▶ _Text provided_
***
Next slide please. So what have we tried to do here and what does it mean for rare diseases? I'm hoping that we've achieved more clarity and consistency and transparency for stakeholders on how the criteria need to be met and how they can be applied. I hope that we're going to be able to achieve some predictability so that there's an early ability to predict which technologies could be eligible for the HST programme and then more efficiency in decision making. I know that there have been some frustrations by stakeholders around how much longer it takes for us to make these decisions and hopefully the criteria will provide us with a much more streamlined and faster process in terms of those decision making processes. Thanks very much, Jen over to you. Thank you Sheela, and thank you Lori and Heidi and so I think we can open the question and answer session now so I just invite all of the panellists to put their cameras on and get ready to take themselves off mute, you don't want to be the ones that speak whilst you're on mute and we do have a few questions coming through and I think someone came through quite early and I think Sheela you may have addressed some of those in your presentation anyway and there are a few themes around the question.
I tried and theme them together as much as I can so thinking about the first question Sheela, I'm going to come to you for this one and a few people have asked this question is what is the rationale for limiting the eligible population to 300? Thanks Jen, so it's been quite a challenging task to work out how to provide clarity for stakeholders in this criteria and those people who've had their fingers burnt in trying to do this will know how difficult it's been but what we've tried to do here is look at the past appraisals and evaluations that we've undertaken in HST both in those topics that were routed to HST and those that weren't. We've looked at current topics that are going through and future topics that may be entering into the HST programme, this has given us a really good flavour of the of the kinds of numbers that we would be expecting to see and based on that information is how we've come to this number. Now it may not be the perfect number and it's totally up for consultation so if there are alternative views, we are open to getting those views back. OK thank you Sheela. Jen can I just follow up on that slightly and I think it's always going to be difficult to find the right number but I think the feedback that we did have is that it would be really helpful to at least have numbers available and we know that there are challenges in actually getting accurate figures for those estimates and so it is going to be difficult but you know as Sheela said the paper tries to explain the rationale of how we've landed there both for one indication and for a technology that might have a number of indications but please feel free for the responses to consultations to advise us of that we you know we've tried to explain how we've got there and why it's reasonable also to have a number attached to it. Thank you Helen.
***
▶ _Extracted records_
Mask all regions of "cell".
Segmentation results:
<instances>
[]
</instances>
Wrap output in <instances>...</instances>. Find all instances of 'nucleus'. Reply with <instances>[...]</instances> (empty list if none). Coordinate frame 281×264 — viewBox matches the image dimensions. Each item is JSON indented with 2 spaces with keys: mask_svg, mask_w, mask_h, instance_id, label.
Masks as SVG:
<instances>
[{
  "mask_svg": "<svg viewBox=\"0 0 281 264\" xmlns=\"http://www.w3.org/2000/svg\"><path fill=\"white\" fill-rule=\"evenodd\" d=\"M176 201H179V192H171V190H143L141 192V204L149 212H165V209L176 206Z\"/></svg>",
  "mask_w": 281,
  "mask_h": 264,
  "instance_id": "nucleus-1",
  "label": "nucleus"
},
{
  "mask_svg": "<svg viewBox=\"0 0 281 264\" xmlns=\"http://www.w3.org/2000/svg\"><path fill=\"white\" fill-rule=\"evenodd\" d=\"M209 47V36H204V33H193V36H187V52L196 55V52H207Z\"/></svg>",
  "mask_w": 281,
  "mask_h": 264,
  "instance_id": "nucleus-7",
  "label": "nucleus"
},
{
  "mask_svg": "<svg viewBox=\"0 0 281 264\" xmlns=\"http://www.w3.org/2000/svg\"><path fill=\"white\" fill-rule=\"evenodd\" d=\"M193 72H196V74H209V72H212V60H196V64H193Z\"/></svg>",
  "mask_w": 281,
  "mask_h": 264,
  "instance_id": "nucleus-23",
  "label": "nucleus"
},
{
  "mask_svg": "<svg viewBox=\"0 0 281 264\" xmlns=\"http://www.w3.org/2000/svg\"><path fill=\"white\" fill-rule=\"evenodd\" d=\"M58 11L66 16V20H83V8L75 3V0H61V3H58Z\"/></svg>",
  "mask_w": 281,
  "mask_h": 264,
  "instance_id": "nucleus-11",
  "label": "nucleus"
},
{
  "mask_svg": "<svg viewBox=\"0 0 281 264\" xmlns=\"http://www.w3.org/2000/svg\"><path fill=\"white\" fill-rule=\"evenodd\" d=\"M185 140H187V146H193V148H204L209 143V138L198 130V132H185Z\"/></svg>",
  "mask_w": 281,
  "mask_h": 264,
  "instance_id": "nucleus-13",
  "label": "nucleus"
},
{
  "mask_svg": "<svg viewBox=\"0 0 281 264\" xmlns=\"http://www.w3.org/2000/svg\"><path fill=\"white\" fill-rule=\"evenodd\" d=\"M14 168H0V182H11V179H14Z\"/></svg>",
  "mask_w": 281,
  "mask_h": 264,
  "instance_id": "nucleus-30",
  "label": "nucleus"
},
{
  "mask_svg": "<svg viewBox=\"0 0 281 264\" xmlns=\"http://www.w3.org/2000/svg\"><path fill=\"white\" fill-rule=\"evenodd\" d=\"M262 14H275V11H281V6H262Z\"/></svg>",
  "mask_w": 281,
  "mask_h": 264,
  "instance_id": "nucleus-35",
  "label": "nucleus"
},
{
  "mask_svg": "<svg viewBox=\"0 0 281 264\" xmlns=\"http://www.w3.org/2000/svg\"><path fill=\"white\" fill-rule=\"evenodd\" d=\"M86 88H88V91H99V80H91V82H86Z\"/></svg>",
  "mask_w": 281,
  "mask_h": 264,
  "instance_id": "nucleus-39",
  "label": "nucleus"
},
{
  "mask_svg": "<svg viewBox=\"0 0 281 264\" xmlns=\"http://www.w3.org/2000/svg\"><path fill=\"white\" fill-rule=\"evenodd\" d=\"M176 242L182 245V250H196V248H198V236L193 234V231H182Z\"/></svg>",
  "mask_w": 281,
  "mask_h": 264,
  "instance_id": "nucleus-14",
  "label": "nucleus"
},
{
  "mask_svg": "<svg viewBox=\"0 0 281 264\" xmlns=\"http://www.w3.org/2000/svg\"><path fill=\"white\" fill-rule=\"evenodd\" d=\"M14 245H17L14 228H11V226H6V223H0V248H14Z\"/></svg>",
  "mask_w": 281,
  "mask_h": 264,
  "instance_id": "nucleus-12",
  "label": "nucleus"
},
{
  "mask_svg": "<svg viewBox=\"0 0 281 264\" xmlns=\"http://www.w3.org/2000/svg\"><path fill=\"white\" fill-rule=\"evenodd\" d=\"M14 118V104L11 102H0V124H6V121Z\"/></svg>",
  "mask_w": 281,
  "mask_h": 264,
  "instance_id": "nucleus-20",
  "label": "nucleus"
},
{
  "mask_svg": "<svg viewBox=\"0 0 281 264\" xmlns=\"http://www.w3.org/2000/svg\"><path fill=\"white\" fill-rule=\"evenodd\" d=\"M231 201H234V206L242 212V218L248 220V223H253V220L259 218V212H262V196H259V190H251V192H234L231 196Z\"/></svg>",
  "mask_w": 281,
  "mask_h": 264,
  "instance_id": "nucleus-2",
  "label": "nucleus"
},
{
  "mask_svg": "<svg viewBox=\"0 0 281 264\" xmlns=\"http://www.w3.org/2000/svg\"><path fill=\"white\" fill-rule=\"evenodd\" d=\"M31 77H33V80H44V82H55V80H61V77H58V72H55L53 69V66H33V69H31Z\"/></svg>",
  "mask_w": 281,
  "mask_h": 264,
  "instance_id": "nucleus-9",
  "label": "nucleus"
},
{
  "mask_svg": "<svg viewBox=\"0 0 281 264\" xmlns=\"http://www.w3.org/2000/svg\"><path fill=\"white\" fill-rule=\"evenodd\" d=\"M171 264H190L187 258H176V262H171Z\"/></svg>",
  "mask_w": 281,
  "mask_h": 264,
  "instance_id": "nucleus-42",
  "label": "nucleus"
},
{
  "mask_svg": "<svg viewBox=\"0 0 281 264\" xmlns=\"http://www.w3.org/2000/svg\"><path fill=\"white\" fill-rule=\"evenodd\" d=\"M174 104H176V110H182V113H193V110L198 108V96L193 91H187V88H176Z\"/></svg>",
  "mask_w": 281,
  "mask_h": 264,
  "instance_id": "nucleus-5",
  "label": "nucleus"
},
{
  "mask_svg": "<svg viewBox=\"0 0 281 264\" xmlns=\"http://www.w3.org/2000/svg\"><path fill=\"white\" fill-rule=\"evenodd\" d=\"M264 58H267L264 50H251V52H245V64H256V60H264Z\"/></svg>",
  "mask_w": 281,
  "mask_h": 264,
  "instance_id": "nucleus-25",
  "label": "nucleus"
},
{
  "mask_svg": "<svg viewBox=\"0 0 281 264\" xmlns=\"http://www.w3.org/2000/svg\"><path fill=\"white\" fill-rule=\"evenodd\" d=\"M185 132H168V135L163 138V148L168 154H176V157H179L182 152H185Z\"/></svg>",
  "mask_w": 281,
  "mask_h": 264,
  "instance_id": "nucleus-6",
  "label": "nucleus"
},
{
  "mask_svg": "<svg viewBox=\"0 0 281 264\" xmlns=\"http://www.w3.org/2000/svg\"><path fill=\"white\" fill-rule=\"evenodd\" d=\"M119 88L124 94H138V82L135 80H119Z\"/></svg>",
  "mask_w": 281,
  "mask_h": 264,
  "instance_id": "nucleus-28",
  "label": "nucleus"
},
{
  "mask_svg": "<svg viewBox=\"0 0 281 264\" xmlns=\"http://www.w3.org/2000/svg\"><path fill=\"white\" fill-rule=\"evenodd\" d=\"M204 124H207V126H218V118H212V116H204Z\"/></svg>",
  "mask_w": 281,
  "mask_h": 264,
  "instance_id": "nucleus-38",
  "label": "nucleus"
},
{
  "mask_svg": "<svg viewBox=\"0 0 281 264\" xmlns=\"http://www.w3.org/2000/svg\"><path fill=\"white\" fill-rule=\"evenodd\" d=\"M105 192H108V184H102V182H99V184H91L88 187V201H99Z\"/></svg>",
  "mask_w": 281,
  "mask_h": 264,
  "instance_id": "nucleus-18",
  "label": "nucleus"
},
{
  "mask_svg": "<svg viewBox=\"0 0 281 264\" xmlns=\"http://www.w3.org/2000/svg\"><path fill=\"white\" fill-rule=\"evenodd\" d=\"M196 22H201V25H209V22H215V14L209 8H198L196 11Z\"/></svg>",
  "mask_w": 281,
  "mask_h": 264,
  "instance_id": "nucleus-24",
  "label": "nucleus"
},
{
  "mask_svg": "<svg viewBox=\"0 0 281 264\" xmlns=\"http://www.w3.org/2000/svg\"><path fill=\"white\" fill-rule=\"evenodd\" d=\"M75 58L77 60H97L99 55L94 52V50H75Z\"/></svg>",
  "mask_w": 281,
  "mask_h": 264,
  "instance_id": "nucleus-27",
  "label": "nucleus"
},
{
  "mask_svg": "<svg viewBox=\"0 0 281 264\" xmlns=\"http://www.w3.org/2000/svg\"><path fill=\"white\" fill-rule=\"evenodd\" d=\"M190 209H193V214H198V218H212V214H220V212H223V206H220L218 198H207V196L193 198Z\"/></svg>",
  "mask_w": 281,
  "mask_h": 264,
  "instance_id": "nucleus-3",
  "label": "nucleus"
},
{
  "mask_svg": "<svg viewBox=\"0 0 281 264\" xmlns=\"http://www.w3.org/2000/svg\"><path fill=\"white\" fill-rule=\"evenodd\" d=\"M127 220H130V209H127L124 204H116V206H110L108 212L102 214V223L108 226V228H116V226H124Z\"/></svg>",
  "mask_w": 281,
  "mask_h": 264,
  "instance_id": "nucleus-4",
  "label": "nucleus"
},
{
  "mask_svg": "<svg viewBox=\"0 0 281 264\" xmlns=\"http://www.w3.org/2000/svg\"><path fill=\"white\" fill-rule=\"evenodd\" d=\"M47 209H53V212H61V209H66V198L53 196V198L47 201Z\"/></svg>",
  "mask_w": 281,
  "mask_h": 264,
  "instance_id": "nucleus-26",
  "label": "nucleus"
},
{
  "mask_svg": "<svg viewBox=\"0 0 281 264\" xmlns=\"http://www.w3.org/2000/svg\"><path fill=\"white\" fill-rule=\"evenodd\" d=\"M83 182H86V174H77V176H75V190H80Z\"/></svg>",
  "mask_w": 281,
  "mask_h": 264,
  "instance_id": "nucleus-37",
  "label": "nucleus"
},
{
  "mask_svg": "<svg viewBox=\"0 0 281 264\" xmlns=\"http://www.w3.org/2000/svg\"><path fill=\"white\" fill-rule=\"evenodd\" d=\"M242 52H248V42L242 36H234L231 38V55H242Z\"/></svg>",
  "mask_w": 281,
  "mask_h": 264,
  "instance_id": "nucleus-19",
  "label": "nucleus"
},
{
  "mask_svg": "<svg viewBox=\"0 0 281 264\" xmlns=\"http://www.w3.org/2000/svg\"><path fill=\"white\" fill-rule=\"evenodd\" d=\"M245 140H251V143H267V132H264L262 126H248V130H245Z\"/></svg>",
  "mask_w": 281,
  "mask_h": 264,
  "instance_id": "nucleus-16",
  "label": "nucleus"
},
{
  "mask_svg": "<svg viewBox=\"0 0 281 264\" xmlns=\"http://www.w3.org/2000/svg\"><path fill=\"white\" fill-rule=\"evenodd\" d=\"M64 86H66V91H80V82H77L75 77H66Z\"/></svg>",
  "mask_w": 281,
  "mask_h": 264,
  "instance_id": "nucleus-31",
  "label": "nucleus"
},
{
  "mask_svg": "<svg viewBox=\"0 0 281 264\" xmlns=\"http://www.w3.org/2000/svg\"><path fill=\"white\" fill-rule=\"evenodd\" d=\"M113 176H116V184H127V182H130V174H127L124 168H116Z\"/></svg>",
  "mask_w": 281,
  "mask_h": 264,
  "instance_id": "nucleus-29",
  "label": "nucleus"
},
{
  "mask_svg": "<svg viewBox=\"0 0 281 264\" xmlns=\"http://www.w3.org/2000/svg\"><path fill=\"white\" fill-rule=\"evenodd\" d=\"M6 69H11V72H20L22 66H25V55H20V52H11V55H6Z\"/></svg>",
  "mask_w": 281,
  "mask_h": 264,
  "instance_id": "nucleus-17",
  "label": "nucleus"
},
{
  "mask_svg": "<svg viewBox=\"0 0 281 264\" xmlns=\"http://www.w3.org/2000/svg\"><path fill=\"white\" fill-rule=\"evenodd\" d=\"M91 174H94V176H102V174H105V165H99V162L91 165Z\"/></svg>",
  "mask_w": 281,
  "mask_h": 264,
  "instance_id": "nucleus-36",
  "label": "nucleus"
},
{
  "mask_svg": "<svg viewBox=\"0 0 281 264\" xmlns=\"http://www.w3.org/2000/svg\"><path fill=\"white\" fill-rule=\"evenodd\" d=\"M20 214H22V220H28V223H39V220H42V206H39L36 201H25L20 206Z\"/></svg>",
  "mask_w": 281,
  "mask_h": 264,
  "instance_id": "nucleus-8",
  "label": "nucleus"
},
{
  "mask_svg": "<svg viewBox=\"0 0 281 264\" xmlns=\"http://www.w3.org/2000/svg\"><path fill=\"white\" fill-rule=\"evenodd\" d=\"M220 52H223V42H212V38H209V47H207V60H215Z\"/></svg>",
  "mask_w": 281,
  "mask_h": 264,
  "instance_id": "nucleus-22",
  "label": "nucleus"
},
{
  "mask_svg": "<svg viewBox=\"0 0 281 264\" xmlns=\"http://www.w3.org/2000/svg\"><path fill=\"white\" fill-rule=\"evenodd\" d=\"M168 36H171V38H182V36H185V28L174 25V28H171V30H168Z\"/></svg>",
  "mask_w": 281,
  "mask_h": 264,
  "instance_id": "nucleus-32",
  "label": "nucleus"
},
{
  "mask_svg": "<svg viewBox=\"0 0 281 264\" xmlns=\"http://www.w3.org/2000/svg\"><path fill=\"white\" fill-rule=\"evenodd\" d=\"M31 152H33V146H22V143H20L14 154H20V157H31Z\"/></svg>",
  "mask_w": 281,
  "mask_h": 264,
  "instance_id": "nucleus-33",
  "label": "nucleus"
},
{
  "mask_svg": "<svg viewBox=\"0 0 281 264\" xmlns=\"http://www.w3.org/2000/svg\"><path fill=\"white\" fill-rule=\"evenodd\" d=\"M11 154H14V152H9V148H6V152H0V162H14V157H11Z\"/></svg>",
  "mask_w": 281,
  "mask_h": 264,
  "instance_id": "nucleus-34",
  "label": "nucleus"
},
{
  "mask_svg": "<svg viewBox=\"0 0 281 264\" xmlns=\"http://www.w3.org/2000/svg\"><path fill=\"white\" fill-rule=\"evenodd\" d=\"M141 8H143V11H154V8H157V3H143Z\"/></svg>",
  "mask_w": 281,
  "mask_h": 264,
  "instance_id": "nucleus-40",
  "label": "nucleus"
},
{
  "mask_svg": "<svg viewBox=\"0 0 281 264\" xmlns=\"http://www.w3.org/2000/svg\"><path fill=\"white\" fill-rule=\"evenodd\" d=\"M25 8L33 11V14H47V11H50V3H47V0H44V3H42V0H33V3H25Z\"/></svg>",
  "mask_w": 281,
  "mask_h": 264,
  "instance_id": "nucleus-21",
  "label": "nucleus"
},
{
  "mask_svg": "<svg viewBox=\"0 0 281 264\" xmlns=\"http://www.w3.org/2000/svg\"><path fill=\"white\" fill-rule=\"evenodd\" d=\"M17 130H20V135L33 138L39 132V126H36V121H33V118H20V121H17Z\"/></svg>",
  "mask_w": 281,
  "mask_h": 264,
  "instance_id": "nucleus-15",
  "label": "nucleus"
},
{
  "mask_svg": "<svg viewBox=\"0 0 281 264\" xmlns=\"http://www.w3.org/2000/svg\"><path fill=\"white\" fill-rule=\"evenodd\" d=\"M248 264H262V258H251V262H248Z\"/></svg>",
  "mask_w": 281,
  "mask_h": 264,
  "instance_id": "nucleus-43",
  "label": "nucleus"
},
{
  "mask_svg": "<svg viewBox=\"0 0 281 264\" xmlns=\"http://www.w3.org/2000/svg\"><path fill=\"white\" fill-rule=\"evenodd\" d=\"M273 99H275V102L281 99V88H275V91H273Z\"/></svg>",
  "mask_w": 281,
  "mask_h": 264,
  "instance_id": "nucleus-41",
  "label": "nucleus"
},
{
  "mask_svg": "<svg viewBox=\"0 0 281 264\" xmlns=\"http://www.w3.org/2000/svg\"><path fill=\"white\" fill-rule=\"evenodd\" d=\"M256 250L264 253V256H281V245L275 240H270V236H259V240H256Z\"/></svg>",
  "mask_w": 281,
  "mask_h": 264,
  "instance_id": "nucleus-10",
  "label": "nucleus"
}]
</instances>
***
▶ _What to do_
Name every person mentioned in the HST webinar transcript above.

▶ _Output of the task_
Sheela, Jen, Lori, Heidi, Helen